GOAL
Locate each line in the material that contains the string "instances", and copy those lines.

[Start RECORDS FOR PROCESSING]

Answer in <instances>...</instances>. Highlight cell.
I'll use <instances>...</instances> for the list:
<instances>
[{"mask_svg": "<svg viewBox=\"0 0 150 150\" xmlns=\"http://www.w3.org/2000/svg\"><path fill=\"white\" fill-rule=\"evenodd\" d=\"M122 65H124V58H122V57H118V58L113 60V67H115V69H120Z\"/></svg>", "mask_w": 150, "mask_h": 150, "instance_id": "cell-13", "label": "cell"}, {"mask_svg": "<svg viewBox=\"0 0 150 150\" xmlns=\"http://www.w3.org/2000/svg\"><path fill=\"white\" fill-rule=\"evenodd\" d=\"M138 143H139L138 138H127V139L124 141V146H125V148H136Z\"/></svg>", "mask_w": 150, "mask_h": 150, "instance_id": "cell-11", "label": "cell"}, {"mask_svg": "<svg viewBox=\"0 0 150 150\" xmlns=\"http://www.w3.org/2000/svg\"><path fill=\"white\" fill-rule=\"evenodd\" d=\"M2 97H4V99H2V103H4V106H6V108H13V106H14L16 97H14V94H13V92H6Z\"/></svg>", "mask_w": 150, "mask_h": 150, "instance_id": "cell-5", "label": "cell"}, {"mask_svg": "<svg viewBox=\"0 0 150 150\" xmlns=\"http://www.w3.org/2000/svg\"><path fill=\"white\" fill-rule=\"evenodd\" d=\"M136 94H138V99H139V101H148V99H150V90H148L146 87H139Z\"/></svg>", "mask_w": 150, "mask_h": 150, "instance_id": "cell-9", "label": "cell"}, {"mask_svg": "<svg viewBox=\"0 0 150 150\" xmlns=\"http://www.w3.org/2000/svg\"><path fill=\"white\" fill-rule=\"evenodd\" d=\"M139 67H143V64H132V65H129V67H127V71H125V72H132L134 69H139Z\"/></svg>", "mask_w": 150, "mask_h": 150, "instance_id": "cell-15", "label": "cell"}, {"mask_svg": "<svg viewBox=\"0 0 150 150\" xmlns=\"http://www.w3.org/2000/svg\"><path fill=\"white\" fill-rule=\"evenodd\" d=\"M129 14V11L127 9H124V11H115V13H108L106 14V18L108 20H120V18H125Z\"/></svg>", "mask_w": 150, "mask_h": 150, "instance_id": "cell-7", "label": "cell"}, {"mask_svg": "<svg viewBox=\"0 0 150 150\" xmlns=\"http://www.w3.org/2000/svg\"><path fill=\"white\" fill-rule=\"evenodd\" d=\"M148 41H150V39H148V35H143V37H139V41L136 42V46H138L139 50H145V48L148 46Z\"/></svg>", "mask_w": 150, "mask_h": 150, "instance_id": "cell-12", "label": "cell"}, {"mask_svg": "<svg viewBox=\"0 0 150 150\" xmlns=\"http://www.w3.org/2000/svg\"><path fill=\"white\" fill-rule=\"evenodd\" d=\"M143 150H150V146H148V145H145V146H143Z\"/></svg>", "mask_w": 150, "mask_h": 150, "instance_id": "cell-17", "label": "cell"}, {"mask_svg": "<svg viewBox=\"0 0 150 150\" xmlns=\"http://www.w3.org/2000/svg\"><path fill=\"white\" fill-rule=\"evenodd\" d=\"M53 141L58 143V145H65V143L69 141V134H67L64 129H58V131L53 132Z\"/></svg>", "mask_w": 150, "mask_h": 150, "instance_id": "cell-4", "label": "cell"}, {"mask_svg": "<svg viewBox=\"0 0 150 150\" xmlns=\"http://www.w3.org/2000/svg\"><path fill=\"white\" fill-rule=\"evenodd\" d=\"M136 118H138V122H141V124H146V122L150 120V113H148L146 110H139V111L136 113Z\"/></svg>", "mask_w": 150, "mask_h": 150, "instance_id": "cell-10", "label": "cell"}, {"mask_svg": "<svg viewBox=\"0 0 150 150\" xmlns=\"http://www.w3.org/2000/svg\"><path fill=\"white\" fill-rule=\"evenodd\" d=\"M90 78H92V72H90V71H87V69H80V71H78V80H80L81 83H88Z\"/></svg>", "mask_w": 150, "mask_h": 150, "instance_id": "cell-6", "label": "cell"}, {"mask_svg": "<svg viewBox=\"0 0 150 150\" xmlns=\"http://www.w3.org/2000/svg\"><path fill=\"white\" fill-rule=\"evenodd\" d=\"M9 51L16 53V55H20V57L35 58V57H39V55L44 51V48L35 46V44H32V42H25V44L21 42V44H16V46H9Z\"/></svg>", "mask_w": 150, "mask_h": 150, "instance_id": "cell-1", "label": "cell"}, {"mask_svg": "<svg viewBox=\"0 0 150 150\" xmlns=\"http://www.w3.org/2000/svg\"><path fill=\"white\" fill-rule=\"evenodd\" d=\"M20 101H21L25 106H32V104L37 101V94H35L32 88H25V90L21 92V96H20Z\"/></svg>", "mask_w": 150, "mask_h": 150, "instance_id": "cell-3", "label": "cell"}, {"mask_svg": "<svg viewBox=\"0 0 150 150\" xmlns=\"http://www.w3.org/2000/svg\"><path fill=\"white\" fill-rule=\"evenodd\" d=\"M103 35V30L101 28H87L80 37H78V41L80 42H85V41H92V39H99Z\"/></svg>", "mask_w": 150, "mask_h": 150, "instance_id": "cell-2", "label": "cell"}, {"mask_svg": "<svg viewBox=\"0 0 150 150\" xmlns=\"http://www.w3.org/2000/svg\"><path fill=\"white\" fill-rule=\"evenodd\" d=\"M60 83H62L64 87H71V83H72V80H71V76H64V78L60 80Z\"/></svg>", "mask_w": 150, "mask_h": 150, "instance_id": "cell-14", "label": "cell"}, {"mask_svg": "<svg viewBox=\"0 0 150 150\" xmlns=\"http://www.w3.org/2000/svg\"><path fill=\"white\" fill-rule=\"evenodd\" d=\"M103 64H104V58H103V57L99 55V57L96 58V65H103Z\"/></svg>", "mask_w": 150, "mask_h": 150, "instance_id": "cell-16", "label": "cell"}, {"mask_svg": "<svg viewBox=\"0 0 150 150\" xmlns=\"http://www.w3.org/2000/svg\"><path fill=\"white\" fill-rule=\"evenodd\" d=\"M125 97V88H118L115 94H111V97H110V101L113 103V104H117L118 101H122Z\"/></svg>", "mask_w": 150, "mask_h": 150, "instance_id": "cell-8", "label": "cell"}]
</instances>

[End RECORDS FOR PROCESSING]

SOLUTION
Answer in <instances>...</instances>. Highlight cell.
I'll use <instances>...</instances> for the list:
<instances>
</instances>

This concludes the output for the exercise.